#### Given request 1
State whether each statement below agrees with the passage on bread-cutting devices, answering yes or no and quoting the words of the passage that decide it. (a) Edible lubricant can be applied to the cutting blades only outside the path of the loaves. (b) The loaves to be cut are frequently about 30 centimeters high. (c) Crumbs are mainly formed by contact between the sides of the cutting blades and the bread.
#### Given request 2
Continue the passage on bread-cutting devices, picking up after its final sentence.

#### Supplied text
In practice, the known devices have proven unsatisfactory. Particularly if the bread was baked shortly before, it adheres to the cutting blades, with the result that it is desirable, not to say necessary, to regularly remove the bread material which adheres to the cutting blades during the cutting operation. This is because bread residues adhere to the cutting blades to an ever increasing extent as the cutting blades become dirtier.

For the purpose of cleaning the cutting blades, it is generally known in the case of the devices of the large-amplitude type to provide one or more scraper members, which are disposed outside the path through the cutting device for the loaves, the cutting blades being scraped clean on moving past a cutting member. In practice, the loaves to be cut are frequently so high, approximately 15-20 centimeters as seen in the longitudinal direction of the cutting blades, that the central part of the bread-cutting length of the cutting blades does not move past one of the scraper members in these known devices, and is therefore not cleaned. In the case of the known small-amplitude device, it is impossible to clean the cutting blades in this manner during cutting of the bread.

It is also known to apply a small quantity of an edible lubricant to the cutting blades during the cutting operation, particularly when cutting bread with a low fat content. The application of lubricant can also only take place outside the path of the loaves. Owing to the considerations outlined in the preceding paragraph, it is clear that in many cases the known devices do not allow satisfactory lubrication of the cutting blades.

A further drawback of the known devices is that the cutting operation entails an undesirably high loss of bread material, owing to the formation of crumbs. The crumbs are mainly formed as a result of the contact between the sides of the cutting blades and the bread, in particular at the location of the transitions between that edge of each cutting blade which is provided with cutting formations and the substantially flat sides of this cutting blade.

The object of the present invention is to eliminate the abovementioned problems. Furthermore, the invention aims to eliminate a considerable number of other drawbacks of the known devices. These drawbacks include the fact that the known cutting-blade carriers are expensive and that exchanging a cutting-blade carrier requires a maintenance person and takes up considerable time, during which time cutting cannot take place. The present invention also aims to provide measures which improve the cleaning of the cutting blades, so that the cutting blades last longer and fewer crumbs are formed.

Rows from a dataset
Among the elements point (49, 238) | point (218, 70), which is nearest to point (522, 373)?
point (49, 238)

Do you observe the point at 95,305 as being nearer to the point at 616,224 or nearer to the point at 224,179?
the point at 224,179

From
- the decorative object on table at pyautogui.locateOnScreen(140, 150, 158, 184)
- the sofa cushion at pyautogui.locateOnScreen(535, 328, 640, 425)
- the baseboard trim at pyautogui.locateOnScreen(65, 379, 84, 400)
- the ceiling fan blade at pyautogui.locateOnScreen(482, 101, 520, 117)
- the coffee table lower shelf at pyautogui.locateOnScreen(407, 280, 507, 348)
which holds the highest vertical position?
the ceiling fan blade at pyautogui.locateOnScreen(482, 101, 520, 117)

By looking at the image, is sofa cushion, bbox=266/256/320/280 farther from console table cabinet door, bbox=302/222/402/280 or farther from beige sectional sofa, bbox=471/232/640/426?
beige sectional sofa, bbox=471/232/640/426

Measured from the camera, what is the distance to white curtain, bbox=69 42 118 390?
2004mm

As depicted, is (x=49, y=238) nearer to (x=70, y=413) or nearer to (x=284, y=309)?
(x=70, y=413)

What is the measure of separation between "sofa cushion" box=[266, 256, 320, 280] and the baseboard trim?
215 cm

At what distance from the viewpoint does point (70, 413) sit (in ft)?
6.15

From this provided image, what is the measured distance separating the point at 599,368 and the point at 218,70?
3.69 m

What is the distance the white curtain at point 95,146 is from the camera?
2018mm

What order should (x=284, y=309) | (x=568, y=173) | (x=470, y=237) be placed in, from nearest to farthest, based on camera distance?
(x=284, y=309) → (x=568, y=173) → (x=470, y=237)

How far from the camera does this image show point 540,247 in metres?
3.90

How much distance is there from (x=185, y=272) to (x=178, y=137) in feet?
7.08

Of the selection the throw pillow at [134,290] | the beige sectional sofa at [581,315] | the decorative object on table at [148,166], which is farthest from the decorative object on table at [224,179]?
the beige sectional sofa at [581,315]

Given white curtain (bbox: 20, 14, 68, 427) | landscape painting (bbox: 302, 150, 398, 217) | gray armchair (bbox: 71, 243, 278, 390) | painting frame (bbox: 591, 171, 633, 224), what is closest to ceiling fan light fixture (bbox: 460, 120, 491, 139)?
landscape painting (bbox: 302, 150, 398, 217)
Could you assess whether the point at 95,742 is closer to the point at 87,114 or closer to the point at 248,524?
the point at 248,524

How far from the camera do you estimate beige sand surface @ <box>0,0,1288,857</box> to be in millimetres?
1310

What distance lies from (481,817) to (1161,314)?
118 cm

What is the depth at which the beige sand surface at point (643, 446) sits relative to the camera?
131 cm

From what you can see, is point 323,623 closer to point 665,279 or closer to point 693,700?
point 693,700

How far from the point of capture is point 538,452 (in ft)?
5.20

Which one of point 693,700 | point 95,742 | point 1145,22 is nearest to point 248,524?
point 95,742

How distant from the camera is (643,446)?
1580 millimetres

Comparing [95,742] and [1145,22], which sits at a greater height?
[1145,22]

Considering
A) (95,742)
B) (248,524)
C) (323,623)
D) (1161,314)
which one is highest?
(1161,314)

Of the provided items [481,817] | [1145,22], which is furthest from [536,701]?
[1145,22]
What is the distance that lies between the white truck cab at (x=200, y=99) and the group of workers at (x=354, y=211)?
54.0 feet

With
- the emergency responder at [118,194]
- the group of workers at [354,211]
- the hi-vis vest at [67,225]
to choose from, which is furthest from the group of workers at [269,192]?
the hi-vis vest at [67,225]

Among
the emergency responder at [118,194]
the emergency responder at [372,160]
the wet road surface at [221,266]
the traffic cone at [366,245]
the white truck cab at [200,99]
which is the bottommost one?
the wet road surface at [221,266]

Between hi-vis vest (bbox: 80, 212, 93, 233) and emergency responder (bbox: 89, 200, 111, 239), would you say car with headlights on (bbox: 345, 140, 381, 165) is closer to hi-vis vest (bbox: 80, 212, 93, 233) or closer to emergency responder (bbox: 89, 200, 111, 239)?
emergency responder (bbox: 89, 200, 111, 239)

#### Response 1
(a) Yes: "The application of lubricant can also only take place outside the path of the loaves."
(b) No: "approximately 15-20 centimeters as seen in the longitudinal direction of the cutting blades"
(c) Yes: "The crumbs are mainly formed as a result of the contact between the sides of the cutting blades and the bread"

#### Response 2
According to a first aspect, the present invention provides a device according to the preamble of claim 1, which preamble is based on GB-1,464,604, which device is characterized by the characterizing part of claim 1.

The characteristic part of claim 1 provides for the movement of each cutting-blade carrier to be the resultant of the low-frequency first movement, which may also be an intermittently executed movement, having a large amplitude, on the one hand, and a high-frequency, preferably continuous, second movement having a small amplitude, on the other hand.

In the preferred embodiment, the cleaning means may comprise, for example, two cleaning devices, one below and one above the path for the loaves, in which case, for example, the position of the top cleaning device is adjustable with respect to the support means for the loaves, so that the position of the top cleaning device can be matched to the height of the loaves to be cut. In a variant, only one cleaning device may be provided, for example at a short distance below the path for the loaves. The invention provides for the cutting action of the cutting blades to be effected substantially by the second movement and for the first movement to serve primarily to allow the cutting blades to move past the cleaning means over their entire bread-cutting length.

In the preferred embodiment, the effect is achieved that the cutting blades not only move in a rectilinear, reciprocating manner in the longitudinal direction of the cutting blades, as in the case of known devices, but also each cutting blade executes small loop movements with a high frequency. This loop movement is very advantageous for the cutting action of the cutting blades when cutting bread and other bakery products. The loop movement is also advantageous if the sides of the cutting blades bear against scraper surfaces of a scraper member, because in this case a type of polishing effect is achieved.

The claims describe the advantageous direction of the loop-like movement, the loaf to be cut remaining in a stable position on the support means.

The claims describe values which are advantageous in practice, the magnitude of the first amplitude being dependent substantially on the height of the loaf to be cut and on the arrangement of any cleaning means for the cutting blades. The second amplitude is preferably small.

The claims describe values which are advantageous in practice, and it should be noted that in principle the first movement does not have to be a continuous movement, but may also be a stepwise movement, since the cutting action is effected substantially by means of the second movement.

The position of the cutting formations are considerably closer together, i.e. with a finer toothing, than that which is used in the case of the known devices. The distance between the cutting formations is preferably less than the second amplitude.

In the preferred embodiment, the second drive means only have to drive the relatively lightweight cutting-blade carrier and associated holding means, without having to cover a long drive path.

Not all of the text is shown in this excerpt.